In a way, the ASUS ZenBook 14 UX425 is very similar to the recently-released ASUS ExpertBook B9450. They both look very similar to each other – barring the color and material difference. The major difference here is that the ExpertBook B9450 has a hinge that lets the screen open up to nearly a 180º, and of course – the ExpertBook B9450 has an audio jack too. But the price gap is way too big, so it’s not really fair to compare both of these laptops.
While the lack of an audio jack doesn’t bother me with my use case, it might be troublesome for you. ASUS plugging in that included high-quality USB sound card dongle that ASUS provided means that you’ll have to sacrifice one of the Thunderbolt 3 ports. But that also means you can re-use that dongle for your Android smartphone, too.

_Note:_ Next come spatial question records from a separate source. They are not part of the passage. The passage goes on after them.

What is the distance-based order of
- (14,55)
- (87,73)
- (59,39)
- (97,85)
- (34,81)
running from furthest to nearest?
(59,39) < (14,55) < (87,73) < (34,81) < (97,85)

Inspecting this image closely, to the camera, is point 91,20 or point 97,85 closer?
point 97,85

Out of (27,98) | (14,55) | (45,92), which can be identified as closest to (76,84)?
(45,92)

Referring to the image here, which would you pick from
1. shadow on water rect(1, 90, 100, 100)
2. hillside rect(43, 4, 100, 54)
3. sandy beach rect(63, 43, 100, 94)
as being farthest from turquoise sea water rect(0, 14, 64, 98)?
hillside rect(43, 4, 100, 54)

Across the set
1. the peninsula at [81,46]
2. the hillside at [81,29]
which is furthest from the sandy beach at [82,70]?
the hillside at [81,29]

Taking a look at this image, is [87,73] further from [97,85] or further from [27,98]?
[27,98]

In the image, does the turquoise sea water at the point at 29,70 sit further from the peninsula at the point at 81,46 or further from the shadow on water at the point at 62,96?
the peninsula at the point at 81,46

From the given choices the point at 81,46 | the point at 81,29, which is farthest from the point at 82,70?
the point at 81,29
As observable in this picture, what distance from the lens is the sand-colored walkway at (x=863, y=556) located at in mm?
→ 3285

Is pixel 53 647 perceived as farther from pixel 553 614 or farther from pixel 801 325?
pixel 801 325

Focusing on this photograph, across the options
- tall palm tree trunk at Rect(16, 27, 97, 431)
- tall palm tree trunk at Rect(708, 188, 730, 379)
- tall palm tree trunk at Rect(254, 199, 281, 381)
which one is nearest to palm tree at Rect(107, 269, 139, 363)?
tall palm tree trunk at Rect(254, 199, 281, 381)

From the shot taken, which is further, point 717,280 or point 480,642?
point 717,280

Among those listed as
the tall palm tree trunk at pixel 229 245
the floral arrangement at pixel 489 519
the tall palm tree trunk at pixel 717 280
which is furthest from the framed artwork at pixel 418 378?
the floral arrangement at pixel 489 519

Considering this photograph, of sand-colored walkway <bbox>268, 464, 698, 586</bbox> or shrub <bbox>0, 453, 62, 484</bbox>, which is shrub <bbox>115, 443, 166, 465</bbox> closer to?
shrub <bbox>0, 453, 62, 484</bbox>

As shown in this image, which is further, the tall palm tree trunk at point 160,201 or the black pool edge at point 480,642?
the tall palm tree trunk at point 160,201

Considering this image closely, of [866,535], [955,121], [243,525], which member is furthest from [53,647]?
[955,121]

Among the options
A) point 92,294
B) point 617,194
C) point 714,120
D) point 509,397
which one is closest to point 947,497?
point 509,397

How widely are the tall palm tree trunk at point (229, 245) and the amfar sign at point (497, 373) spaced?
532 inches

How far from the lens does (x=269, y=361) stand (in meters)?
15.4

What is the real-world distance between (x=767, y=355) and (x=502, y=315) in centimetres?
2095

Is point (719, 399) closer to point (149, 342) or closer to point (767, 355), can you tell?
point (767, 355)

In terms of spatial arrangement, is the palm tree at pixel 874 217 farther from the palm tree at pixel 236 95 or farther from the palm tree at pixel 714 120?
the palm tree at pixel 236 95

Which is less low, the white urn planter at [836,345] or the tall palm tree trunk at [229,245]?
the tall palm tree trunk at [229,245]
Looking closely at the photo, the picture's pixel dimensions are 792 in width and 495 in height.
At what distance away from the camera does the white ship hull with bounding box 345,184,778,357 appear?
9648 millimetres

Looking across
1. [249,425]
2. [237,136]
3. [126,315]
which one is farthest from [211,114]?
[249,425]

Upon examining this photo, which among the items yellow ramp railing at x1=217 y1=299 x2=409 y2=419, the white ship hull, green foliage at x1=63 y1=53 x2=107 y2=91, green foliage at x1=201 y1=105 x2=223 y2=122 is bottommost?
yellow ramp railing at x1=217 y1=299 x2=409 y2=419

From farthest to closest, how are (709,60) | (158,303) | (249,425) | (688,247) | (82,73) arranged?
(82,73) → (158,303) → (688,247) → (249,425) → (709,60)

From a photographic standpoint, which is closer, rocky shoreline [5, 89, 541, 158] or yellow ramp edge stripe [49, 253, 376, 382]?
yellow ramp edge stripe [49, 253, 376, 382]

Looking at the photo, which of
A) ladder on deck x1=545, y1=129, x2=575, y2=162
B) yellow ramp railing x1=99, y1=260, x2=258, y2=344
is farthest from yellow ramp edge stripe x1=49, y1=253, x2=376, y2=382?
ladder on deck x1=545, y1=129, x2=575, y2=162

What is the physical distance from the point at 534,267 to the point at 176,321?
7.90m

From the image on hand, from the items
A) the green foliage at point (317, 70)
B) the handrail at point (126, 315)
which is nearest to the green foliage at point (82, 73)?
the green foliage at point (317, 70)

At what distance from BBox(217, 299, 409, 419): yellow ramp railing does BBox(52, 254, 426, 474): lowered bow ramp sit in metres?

Despite my complaints, the ASUS ZenBook 14 UX425 is a solid ultrabook and earns its spot because of its much lower price point compared to the ExpertBook B9450. The ASUS ZenBook 14 UX425 is available in two variants – either in the Intel Core i5-1035G1 or the Intel Core i7-1065G7. Everything else remains the same, except for the price.
- Intel Core i5-1035G1 version: RM3,999
- Intel Core i7-1065G7 version: RM4,699 (this is the one we reviewed)
That extra RM700 just to get a CPU bump is just not worth it. The Intel Core i5-1031G1 should be good enough for most use cases – and let’s face it, we’re not going to be doing anything CPU-intensive on this laptop anyway.
This exact laptop with the exact same specs is also available in a 13-inch form factor, which is called the ZenBook 13 UX325. Slightly smaller, but if that’s what you want – then that’s available as an option as well. Personally speaking, I’ll pick the 14-inch ZenBook 14 UX425 instead.